Family separations are thus an unfortunate, albeit temporary, situation that comes with immigration enforcement. Such separation should never be used as a deliberate policy.

The Trespassers

I don’t know what book was the first to be written about Nazi aggression and the Holocaust. Certainly The Diary of a Young Girl by Anne Frank was one of the first. But I would guess that The Trespassers by Laura Zametkin Hobson, which was published in 1943, was also among the earliest. Considering that it was written in the midst of World War II and the Holocaust, Hobson’s novel is quite remarkable. She captures much of the terror and misery that pervaded Europe during the very end of the 1930’s. She also foreshadows the increasing magnitude of that terror and misery, which the 1940’s would spawn through war and genocide.
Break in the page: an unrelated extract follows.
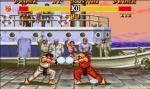 street-fighter-01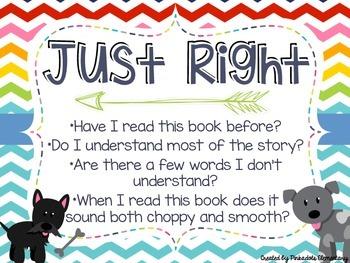 Just Right Book Poster Set! Rainbow Chevron & Dog Theme!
The book especially dramatizes the plight of Europe’s innocent refugees in the face of worldwide immigration policies fraught with xenophobia. I have to say that that theme struck a personal chord in me and made me do a little soul-searching, because of my work. Although Hobson’s style may be a bit soapy or schmaltzy, her book is a very moving saga and as timely now as it was then.

Just out of curiosity, does anyone know of any earlier-published books about the Holocaust?